The slender-billed curlew is a small curlew, 36–41 cm in length with a 77–88 cm wingspan. It is therefore about the same size as a whimbrel, but it is more like the Eurasian curlew in plumage. The breeding adult is mainly greyish brown above, with a whitish rump and lower back. The underparts are whitish, heavily streaked with dark brown. The flanks have round or heart-shaped spots. The non-breeding plumage is similar, but with fewer flank spots. Male and female are alike in plumage, but females are longer-billed than males, an adaptation in curlew species that eliminates direct competition for food between the sexes. The juvenile plumage is very similar to the adult, but the flank are marked with brown streaking, the heart-shaped spots only appearing toward the end of the first winter.

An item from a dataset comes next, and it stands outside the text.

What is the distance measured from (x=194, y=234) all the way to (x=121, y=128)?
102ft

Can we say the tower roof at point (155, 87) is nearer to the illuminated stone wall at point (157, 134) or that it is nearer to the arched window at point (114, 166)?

Compared to the Eurasian curlew, the slender-billed curlew is whiter on the breast, tail, and underwing, and the bill is shorter, more slender, and slightly straighter at the base. The arrowhead-shaped flank spots of the Eurasian curlew also are different from the round or heart-shaped spots of the slender-billed. The head pattern, with a dark cap and whitish supercilium, recalls that of the whimbrel, but that species also has a central crown stripe and a more clearly marked pattern overall; the pattern of the slender-billed curlew would be hard to make out in the field.
This species shows more white than other curlews, and the white underwings, along with the distinctive flank markings, are key identification criteria.